Do you include these 10 Superfoods in your weekly diet?

by Successful Aging in Action! | 5.14.19

Superfoods Pack a Punch!

By: Emily Warren, MA and Teresa Amaral Beshwate, MPH 

“Shiver me timbers, blow me down!” It was a superfood that launched Popeye, the most famous sailor man, into sudden greatness and simultaneously impressed his lanky love. Perhaps Popeye, famous for saying ‘I’m strong to the finish ‘cause I eats me Spinach’ was the discoverer of superfoods. Does your everyday fare propel you into Popeye-style spinach-powered greatness?

The term superfood was coined by nutritionists in the early twentieth century, but has only recently become commonplace. Superfoods are nutrient dense, especially healthy food choices, meaning that they pack a punch. While superfoods don’t instantaneously produce bulging biceps, they do deliver a variety of notable health benefits.
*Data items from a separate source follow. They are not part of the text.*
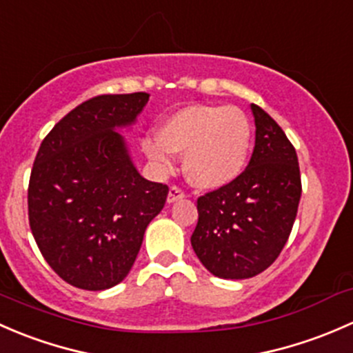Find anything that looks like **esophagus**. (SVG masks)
I'll list each match as a JSON object with an SVG mask.
<instances>
[{"mask_svg":"<svg viewBox=\"0 0 353 353\" xmlns=\"http://www.w3.org/2000/svg\"><path fill=\"white\" fill-rule=\"evenodd\" d=\"M183 197H185V192L181 190V188L172 187V188H170L168 199H166V201H168V203H173V202L180 201V199H183Z\"/></svg>","mask_w":353,"mask_h":353,"instance_id":"obj_1","label":"esophagus"}]
</instances>
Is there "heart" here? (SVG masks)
Returning a JSON list of instances; mask_svg holds the SVG:
<instances>
[{
    "label": "heart",
    "mask_w": 353,
    "mask_h": 353,
    "mask_svg": "<svg viewBox=\"0 0 353 353\" xmlns=\"http://www.w3.org/2000/svg\"><path fill=\"white\" fill-rule=\"evenodd\" d=\"M252 146V125L236 107L190 105L163 122L159 134L144 139L150 161L161 172L185 152L187 180L202 190H219L243 175Z\"/></svg>",
    "instance_id": "heart-1"
}]
</instances>
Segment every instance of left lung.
Returning a JSON list of instances; mask_svg holds the SVG:
<instances>
[{"label":"left lung","mask_w":353,"mask_h":353,"mask_svg":"<svg viewBox=\"0 0 353 353\" xmlns=\"http://www.w3.org/2000/svg\"><path fill=\"white\" fill-rule=\"evenodd\" d=\"M255 150L243 175L199 197V223L190 243L219 279L255 277L281 255L301 201L297 154L284 130L252 103Z\"/></svg>","instance_id":"obj_1"}]
</instances>
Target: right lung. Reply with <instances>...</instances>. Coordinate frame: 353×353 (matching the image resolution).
<instances>
[{
    "label": "right lung",
    "instance_id": "right-lung-1",
    "mask_svg": "<svg viewBox=\"0 0 353 353\" xmlns=\"http://www.w3.org/2000/svg\"><path fill=\"white\" fill-rule=\"evenodd\" d=\"M148 93L101 95L72 108L42 141L28 221L42 256L68 284L105 290L127 277L168 187L141 176L121 134Z\"/></svg>",
    "mask_w": 353,
    "mask_h": 353
}]
</instances>
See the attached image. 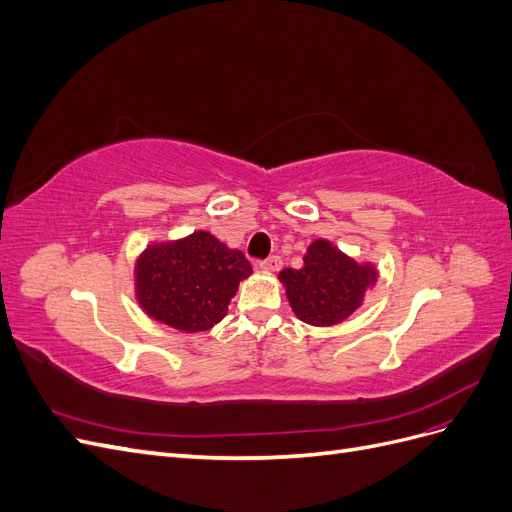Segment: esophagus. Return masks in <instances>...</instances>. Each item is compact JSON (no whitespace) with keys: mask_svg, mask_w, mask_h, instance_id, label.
Returning a JSON list of instances; mask_svg holds the SVG:
<instances>
[{"mask_svg":"<svg viewBox=\"0 0 512 512\" xmlns=\"http://www.w3.org/2000/svg\"><path fill=\"white\" fill-rule=\"evenodd\" d=\"M258 267H260L262 271L275 273V271H280V267H282V258H280V256H269L267 260H260Z\"/></svg>","mask_w":512,"mask_h":512,"instance_id":"34e87169","label":"esophagus"}]
</instances>
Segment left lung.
<instances>
[{
	"mask_svg": "<svg viewBox=\"0 0 512 512\" xmlns=\"http://www.w3.org/2000/svg\"><path fill=\"white\" fill-rule=\"evenodd\" d=\"M280 280L292 312L312 327H333L363 305L365 292L376 284L378 269L356 262L327 241L307 247L299 269H284Z\"/></svg>",
	"mask_w": 512,
	"mask_h": 512,
	"instance_id": "1",
	"label": "left lung"
}]
</instances>
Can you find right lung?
<instances>
[{"label": "right lung", "mask_w": 512, "mask_h": 512, "mask_svg": "<svg viewBox=\"0 0 512 512\" xmlns=\"http://www.w3.org/2000/svg\"><path fill=\"white\" fill-rule=\"evenodd\" d=\"M252 265L239 250H230L207 230L151 243L138 256L134 288L143 312L177 331L196 333L218 324L239 282Z\"/></svg>", "instance_id": "add662e5"}]
</instances>
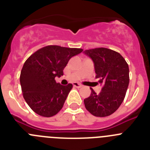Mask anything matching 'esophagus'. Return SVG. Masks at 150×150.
Segmentation results:
<instances>
[{"mask_svg": "<svg viewBox=\"0 0 150 150\" xmlns=\"http://www.w3.org/2000/svg\"><path fill=\"white\" fill-rule=\"evenodd\" d=\"M73 86H74V87H76V88H81L83 86L80 84H79V83H73Z\"/></svg>", "mask_w": 150, "mask_h": 150, "instance_id": "obj_1", "label": "esophagus"}]
</instances>
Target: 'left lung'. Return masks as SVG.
Returning a JSON list of instances; mask_svg holds the SVG:
<instances>
[{
  "label": "left lung",
  "instance_id": "1",
  "mask_svg": "<svg viewBox=\"0 0 150 150\" xmlns=\"http://www.w3.org/2000/svg\"><path fill=\"white\" fill-rule=\"evenodd\" d=\"M84 53L95 64L97 79L103 84L97 94L92 88L91 95L84 99L85 107L95 116L105 117L112 114L124 100L128 84L129 68L119 52L104 47L85 50Z\"/></svg>",
  "mask_w": 150,
  "mask_h": 150
}]
</instances>
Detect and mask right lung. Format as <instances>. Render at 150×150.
Wrapping results in <instances>:
<instances>
[{
	"label": "right lung",
	"mask_w": 150,
	"mask_h": 150,
	"mask_svg": "<svg viewBox=\"0 0 150 150\" xmlns=\"http://www.w3.org/2000/svg\"><path fill=\"white\" fill-rule=\"evenodd\" d=\"M83 51L50 45L40 49L29 57L22 67L20 84L26 103L37 114L44 117L56 115L63 107L73 85L56 83L69 60Z\"/></svg>",
	"instance_id": "1"
}]
</instances>
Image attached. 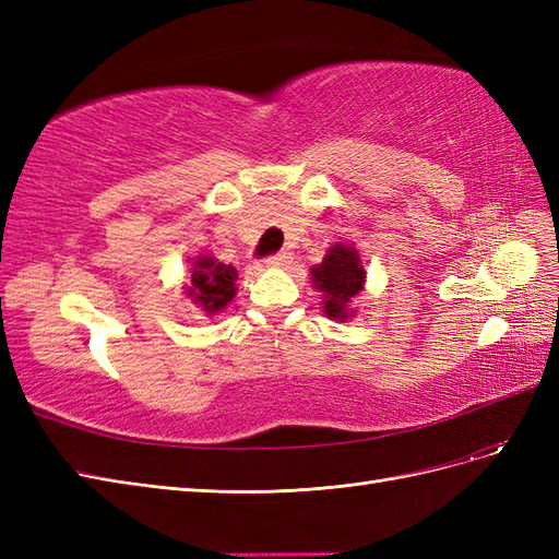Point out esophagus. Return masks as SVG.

·      Apples are rich in vitamin C which is good for our bones, skin and connective tissue. Vitamin C also helps to promote the absorption of iron. The fiber in apples helps to lower cholesterol and blood sugar levels.

·      Nuts help to lower cholesterol and they have Omega-3 fatty acids which help to keep our hearts healthy. Nuts also contain fiber, which makes a person feel full and helps to prevent diabetes. Nuts contain vitamin E, which helps to stop the development of plaque in arteries.

·      Beans are a low-fat source of protein and fiber. Fiber is not only helpful to relieve constipation it also helps to prevent heart disease and diabetes. Additional nutritional benefits included in beans are potassium, iron, zinc, folate and phosphorus.

·      Blueberries are a low-calorie food filled with fiber and vitamin C. Studies have shown that blueberries may lower cholesterol, prevent atherosclerosis (hardening of the arteries), improve short term memory and may even improve bone health.

·      Broccoli is a good source of Vitamin C and Vitamin A. It also contains calcium, folate and is a good source of fiber. All this good stuff that is packed into broccoli helps to prevent cell damage. Also, it may prevent heart disease, diabetes and some cancers.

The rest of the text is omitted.